> Text to read:
★ ★ ★
Ruling Compendium

TR 2010/6EC

Compendium

  • Please note that the PDF version is the authorised version of this ruling.

The edited version of the Compendium of Comments is a Tax Office communication that is not intended to be relied upon as it provides no protection from primary tax, penalties, interest or sanctions for non-compliance with the law.
In accordance with PS LA 2008/3 it only affords level 3 protection.

This is a compendium of responses to the issues raised by external parties to draft TR 2009/D4 - Income tax, Pay As You Go Withholding and fringe benefits tax: tax consequences on the issue, holding and redemption of bonus units as part of an employee benefits trust arrangement

This compendium of comments has been edited to maintain the anonymity of entities that commented on the draft ruling.

Summary of issues raised and responses

Issue No. Issue raised ATO Response/Action taken
1. The following suggestions relate to the structure of TR 2009/D4:
1.1 The situation described in TD 2009/D5 is similar to TR 2009/D4 and, therefore, should be included as a third variant or at least referred to in the Part IVA section of the Taxation Ruling. Paragraph 87 of the final Ruling refers to the Part IVA analysis in Taxation Determination TD 2010/10.
1.2 A paragraph should be included in the summary section highlighting the differences between the two variants of the arrangement. This would include highlighting the differences noted at issue 2 of this compendium. The beginning of paragraph 7 of the final Ruling now recognises that the different elements in the paragraph are not dependant on the cancellation of an employee's ordinary units.
2. The following differences were identified in respect of the two variants:

(i)
In paragraph 5, the bonus units can only be cancelled when the corresponding ordinary units are cancelled (subparagraph 5(i)); whereas there appears to be no such restriction for the fringe benefit variant.
(ii)
In paragraph 5, the bonus units do not give the holder any rights or interests in the assets or income of the trust and the cancellation entitlement is typically a cash amount that is based upon either the amount paid to acquire the ordinary units or a proportionate share of the value of the trust assets allocated to the employee's ordinary units (subparagraphs 5(m)&5(n)); whereas in the fringe benefit variant the bonus units give the holder rights to and interests in the assets of the trust and the cancellation entitlements are based on those rights and interests in the trust (subparagraphs 7(d)&7(e)).
(iii)
In both the variants, the arrangement is seen as a way of rewarding the employee for work done for the employer (after satisfying certain performance hurdles) but, in paragraph 5, it is through 'the issue, redemption and cancellation of the bonus units' (subparagraph 5(j)); whereas in paragraph 7, it is only through 'the issue of the bonus units' (subparagraph 7(b)). In other words, in paragraph 7, the reward is provided when the bonus units are issued but, in paragraph 5, the reward is not provided until the redemption of the bonus units.
(iv)
In paragraph 5, the cancellation entitlement for the bonus units will usually equal the employee's outstanding loan balance, and will be offset against and, therefore, extinguish the loan from the trustee to the employee (subparagraph 5(p)) (although example 1 in the draft ruling indicates the loan balance could be offset against either the ordinary or bonus units balance); whereas there is no description in the draft ruling of how the employee's loan balance is dealt with in paragraph 7.
★ ★ ★
> Source material:
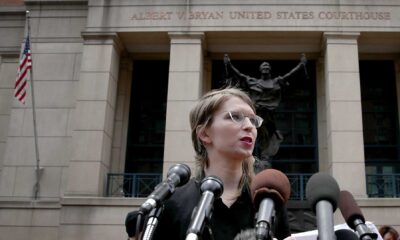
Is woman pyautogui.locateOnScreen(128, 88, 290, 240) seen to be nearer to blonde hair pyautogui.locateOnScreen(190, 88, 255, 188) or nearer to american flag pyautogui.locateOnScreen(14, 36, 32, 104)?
★ ★ ★
> Written exercise: Please answer from the ruling compendium: what level of protection does it afford under PS LA 2008/3? The listing above is separate from the ruling compendium.

> Written reply: Level 3 protection.